PLEASE submit a bug report to https://github.com/llvm/llvm-project/issues/ and include the crash backtrace.
Stack dump:
0.      Program arguments: scalehls-opt test_conv2d.mlir -debug-only=scalehls "-scalehls-dse-pipeline=top-func=test_conv2d target-spec=../polybench/config.json"

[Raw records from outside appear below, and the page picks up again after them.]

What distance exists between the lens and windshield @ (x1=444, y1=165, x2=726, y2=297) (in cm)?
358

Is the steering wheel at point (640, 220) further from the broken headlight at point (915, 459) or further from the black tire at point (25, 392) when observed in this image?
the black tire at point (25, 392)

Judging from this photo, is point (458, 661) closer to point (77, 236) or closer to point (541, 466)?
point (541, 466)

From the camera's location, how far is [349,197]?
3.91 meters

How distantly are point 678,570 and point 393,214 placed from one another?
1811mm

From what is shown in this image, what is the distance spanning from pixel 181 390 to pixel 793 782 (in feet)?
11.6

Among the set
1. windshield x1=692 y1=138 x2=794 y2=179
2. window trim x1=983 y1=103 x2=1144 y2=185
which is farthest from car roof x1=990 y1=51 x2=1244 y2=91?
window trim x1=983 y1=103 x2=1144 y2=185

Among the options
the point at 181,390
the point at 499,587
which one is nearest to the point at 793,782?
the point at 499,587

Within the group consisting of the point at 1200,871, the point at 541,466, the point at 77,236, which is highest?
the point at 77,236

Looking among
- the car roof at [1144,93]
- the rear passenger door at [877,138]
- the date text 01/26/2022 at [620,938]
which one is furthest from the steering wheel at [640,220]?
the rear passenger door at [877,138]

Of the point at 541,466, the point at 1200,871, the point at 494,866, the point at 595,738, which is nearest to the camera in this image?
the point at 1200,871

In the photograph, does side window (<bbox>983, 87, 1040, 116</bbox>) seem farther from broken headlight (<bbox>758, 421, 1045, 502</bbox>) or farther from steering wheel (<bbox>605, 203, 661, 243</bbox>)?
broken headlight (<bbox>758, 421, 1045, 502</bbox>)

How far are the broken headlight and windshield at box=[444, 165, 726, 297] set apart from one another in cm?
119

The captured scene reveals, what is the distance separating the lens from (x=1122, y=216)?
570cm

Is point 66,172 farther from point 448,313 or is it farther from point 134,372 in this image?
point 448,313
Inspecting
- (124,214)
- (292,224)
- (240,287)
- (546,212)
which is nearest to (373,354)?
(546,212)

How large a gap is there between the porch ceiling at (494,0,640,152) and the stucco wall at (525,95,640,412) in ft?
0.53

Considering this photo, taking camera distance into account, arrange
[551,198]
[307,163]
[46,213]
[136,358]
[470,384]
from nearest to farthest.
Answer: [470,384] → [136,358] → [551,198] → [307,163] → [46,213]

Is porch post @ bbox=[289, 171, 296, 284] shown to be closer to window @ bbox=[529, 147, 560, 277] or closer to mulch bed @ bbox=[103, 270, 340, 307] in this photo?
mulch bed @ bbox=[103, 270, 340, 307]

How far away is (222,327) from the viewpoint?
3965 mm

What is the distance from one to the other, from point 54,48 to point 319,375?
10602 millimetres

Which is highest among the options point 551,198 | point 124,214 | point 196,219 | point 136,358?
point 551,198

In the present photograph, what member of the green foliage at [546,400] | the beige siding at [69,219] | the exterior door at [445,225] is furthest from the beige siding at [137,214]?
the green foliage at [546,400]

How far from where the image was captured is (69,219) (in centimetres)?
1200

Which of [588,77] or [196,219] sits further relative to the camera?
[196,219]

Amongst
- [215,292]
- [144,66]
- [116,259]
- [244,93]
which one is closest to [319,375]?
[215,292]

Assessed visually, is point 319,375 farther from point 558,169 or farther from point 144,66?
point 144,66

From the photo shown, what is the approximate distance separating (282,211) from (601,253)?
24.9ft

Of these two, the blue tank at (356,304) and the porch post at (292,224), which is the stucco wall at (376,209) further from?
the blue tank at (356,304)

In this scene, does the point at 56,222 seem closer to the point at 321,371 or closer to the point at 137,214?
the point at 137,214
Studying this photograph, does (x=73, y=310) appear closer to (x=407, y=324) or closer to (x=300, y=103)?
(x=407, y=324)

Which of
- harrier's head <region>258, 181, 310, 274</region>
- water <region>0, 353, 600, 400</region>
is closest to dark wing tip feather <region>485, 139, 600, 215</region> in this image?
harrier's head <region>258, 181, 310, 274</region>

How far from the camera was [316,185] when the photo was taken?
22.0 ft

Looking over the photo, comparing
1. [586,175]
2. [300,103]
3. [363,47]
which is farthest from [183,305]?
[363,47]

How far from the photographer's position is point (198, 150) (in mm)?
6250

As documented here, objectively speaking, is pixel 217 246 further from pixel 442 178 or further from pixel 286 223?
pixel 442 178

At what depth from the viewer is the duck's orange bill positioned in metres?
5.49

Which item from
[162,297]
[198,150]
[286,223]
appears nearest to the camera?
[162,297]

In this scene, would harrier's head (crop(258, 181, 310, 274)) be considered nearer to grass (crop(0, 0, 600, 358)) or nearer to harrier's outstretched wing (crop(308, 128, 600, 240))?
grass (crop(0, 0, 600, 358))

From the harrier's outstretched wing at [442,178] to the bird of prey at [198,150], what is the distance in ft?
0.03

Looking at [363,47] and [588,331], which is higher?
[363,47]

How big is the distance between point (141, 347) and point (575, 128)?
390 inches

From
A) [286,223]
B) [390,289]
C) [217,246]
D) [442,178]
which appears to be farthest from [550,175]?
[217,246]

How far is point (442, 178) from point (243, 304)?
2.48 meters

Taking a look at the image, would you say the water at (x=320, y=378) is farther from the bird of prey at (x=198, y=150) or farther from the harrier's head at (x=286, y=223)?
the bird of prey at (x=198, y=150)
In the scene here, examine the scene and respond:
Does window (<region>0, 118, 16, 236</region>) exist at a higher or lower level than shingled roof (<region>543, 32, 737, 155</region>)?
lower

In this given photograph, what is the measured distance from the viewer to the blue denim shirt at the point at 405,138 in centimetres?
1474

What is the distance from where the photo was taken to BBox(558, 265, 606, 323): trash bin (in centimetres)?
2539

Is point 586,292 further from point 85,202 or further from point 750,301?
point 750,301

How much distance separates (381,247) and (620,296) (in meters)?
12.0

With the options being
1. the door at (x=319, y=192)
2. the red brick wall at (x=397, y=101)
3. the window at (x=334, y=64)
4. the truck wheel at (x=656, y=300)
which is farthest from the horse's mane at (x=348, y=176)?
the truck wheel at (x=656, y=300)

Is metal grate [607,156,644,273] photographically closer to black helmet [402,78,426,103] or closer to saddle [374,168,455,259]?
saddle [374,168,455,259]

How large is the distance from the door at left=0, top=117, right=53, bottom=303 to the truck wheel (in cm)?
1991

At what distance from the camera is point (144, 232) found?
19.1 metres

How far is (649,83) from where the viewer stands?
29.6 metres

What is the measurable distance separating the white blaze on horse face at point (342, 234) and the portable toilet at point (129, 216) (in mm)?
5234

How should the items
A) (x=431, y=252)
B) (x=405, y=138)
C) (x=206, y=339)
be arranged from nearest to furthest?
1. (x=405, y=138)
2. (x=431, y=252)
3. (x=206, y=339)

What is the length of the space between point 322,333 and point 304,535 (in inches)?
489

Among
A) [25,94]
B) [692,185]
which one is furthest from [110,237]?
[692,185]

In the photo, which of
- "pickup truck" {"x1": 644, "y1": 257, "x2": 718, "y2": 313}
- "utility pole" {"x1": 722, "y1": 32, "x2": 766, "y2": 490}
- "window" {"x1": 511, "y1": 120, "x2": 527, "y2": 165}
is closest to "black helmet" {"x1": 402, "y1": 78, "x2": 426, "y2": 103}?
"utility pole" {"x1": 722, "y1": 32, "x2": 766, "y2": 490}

 #0 0x00000000043c90ca llvm::sys::PrintStackTrace(llvm::raw_ostream&, int) /scratch/users/hc676/github/scalehls/polygeist/llvm-project/llvm/lib/Support/Unix/Signals.inc:565:11
 #1 0x00000000043c927b PrintStackTraceSignalHandler(void*) /scratch/users/hc676/github/scalehls/polygeist/llvm-project/llvm/lib/Support/Unix/Signals.inc:632:1
 #2 0x00000000043c7926 llvm::sys::RunSignalHandlers() /scratch/users/hc676/github/scalehls/polygeist/llvm-project/llvm/lib/Support/Signals.cpp:103:5
 #3 0x00000000043c9985 SignalHandler(int) /scratch/users/hc676/github/scalehls/polygeist/llvm-project/llvm/lib/Support/Unix/Signals.inc:407:1
 #4 0x00007fec525ab630 __restore_rt sigaction.c:0:0
 #5 0x00007fec51198387 raise (/lib64/libc.so.6+0x36387)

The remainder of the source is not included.